PROVIDED DATA
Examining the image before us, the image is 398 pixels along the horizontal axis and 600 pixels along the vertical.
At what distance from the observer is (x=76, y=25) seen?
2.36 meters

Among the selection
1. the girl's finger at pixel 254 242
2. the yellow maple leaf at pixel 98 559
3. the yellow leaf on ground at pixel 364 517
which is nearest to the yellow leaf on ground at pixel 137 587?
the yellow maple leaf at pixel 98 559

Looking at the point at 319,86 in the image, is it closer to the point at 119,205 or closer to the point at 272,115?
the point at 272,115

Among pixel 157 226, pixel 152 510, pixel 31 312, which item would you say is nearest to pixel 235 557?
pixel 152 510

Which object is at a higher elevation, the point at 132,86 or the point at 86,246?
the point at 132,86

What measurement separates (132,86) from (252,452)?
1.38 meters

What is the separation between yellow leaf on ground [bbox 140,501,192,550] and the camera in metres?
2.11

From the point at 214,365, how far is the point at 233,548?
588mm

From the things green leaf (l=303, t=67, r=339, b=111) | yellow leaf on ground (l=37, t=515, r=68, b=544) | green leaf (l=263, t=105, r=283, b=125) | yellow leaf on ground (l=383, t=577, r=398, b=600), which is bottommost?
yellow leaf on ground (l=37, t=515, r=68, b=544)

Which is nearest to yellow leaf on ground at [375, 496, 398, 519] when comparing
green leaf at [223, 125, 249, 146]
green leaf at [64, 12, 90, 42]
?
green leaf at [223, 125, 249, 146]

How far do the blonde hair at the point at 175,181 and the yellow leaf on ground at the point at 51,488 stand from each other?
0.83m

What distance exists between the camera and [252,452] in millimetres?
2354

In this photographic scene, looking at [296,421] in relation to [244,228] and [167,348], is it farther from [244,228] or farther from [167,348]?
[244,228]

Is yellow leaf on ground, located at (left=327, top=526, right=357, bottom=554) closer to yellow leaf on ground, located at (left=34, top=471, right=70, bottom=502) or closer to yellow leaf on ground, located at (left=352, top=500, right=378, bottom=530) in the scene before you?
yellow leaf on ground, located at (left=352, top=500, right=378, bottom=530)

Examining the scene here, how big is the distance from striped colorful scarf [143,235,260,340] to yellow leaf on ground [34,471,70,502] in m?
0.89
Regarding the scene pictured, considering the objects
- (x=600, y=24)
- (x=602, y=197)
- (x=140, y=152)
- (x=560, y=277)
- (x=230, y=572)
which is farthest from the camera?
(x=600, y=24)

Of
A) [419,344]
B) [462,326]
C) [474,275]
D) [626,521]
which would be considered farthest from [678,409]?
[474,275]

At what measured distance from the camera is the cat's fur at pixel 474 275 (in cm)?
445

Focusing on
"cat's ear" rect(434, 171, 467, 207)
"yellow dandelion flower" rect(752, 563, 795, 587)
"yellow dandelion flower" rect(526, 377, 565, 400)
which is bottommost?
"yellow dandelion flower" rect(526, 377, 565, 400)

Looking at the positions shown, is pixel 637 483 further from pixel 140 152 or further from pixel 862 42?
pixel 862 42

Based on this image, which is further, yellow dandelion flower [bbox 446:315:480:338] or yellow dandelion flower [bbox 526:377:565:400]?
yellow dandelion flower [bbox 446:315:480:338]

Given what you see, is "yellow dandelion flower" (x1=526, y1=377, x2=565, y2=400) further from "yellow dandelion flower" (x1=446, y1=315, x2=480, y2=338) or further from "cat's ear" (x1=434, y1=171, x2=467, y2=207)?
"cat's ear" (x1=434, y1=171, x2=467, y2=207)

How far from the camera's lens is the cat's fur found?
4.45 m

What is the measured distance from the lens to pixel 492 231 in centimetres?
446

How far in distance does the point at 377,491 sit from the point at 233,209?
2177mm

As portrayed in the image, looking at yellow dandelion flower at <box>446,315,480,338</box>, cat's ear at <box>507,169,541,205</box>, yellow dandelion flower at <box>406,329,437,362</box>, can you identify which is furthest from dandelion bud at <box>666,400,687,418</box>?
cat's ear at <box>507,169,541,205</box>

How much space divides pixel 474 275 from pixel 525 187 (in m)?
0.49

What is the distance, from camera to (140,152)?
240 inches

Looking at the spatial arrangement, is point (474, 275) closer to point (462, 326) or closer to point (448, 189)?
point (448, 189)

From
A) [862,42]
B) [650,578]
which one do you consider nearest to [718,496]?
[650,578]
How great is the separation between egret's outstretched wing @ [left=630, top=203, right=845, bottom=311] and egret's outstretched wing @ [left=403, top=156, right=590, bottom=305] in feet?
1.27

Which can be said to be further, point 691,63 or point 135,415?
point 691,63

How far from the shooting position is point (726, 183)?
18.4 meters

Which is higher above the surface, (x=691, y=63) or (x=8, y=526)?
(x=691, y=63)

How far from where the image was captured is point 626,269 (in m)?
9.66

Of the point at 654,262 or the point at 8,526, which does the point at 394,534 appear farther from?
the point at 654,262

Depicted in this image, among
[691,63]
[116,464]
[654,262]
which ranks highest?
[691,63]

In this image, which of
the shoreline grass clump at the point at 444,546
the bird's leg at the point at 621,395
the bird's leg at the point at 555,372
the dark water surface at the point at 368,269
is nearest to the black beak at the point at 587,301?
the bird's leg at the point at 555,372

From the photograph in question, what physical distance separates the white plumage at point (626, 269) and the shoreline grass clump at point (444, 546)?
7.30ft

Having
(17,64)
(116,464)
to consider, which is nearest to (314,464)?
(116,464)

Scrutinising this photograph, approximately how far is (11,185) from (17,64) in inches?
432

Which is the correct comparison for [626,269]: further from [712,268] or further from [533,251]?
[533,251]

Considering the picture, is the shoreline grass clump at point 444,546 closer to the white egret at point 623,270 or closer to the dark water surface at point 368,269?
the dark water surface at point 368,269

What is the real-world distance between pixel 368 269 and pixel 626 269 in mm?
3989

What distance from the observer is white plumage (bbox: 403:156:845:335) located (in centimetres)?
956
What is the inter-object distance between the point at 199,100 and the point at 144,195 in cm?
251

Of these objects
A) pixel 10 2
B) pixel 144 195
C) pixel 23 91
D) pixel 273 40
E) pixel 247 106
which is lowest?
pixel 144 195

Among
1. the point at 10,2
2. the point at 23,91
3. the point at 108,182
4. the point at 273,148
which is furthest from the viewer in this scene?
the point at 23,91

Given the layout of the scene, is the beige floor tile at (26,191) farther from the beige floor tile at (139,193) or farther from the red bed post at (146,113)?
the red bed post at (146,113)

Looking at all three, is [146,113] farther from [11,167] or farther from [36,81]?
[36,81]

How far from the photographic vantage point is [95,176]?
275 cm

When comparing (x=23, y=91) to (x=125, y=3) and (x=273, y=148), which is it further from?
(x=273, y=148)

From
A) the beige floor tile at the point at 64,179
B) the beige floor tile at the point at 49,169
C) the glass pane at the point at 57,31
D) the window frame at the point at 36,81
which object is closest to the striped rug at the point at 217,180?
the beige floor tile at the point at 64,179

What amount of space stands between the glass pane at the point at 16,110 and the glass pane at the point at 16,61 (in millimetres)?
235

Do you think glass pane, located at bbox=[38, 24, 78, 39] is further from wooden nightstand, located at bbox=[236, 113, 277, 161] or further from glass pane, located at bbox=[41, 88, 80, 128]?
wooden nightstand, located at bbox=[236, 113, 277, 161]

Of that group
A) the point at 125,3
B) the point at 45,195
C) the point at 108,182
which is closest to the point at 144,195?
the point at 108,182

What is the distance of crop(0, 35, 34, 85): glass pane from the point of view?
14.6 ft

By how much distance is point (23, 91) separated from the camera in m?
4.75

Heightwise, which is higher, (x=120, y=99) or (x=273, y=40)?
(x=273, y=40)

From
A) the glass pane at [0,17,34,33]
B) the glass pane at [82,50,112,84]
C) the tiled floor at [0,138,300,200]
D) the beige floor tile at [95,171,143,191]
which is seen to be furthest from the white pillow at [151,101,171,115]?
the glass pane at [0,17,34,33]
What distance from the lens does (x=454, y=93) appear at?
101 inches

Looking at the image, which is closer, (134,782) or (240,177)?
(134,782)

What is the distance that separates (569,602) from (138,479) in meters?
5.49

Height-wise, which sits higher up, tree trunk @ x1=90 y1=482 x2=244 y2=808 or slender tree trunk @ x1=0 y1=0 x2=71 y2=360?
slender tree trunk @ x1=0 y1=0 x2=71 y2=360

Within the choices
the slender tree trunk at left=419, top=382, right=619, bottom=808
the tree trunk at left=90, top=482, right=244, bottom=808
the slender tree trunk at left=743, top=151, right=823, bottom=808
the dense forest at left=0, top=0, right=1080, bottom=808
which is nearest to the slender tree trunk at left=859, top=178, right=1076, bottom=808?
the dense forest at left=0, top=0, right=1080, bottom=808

EXERCISE DETAILS
Render the rows above as a Markdown table with the columns No. and Line, starting with the line containing "What distance from the lens" and going on through the last line of the rows. Number each line and leave out blank lines.

RESPONSE BELOW
| No. | Line |
|---|---|
| 1 | What distance from the lens does (x=454, y=93) appear at? |
| 2 | 101 inches |
| 3 | Looking at the image, which is closer, (134,782) or (240,177)? |
| 4 | (134,782) |
| 5 | What is the distance that separates (569,602) from (138,479) in meters? |
| 6 | 5.49 |
| 7 | Height-wise, which sits higher up, tree trunk @ x1=90 y1=482 x2=244 y2=808 or slender tree trunk @ x1=0 y1=0 x2=71 y2=360? |
| 8 | slender tree trunk @ x1=0 y1=0 x2=71 y2=360 |
| 9 | Within the choices |
| 10 | the slender tree trunk at left=419, top=382, right=619, bottom=808 |
| 11 | the tree trunk at left=90, top=482, right=244, bottom=808 |
| 12 | the slender tree trunk at left=743, top=151, right=823, bottom=808 |
| 13 | the dense forest at left=0, top=0, right=1080, bottom=808 |
| 14 | which is nearest to the slender tree trunk at left=859, top=178, right=1076, bottom=808? |
| 15 | the dense forest at left=0, top=0, right=1080, bottom=808 |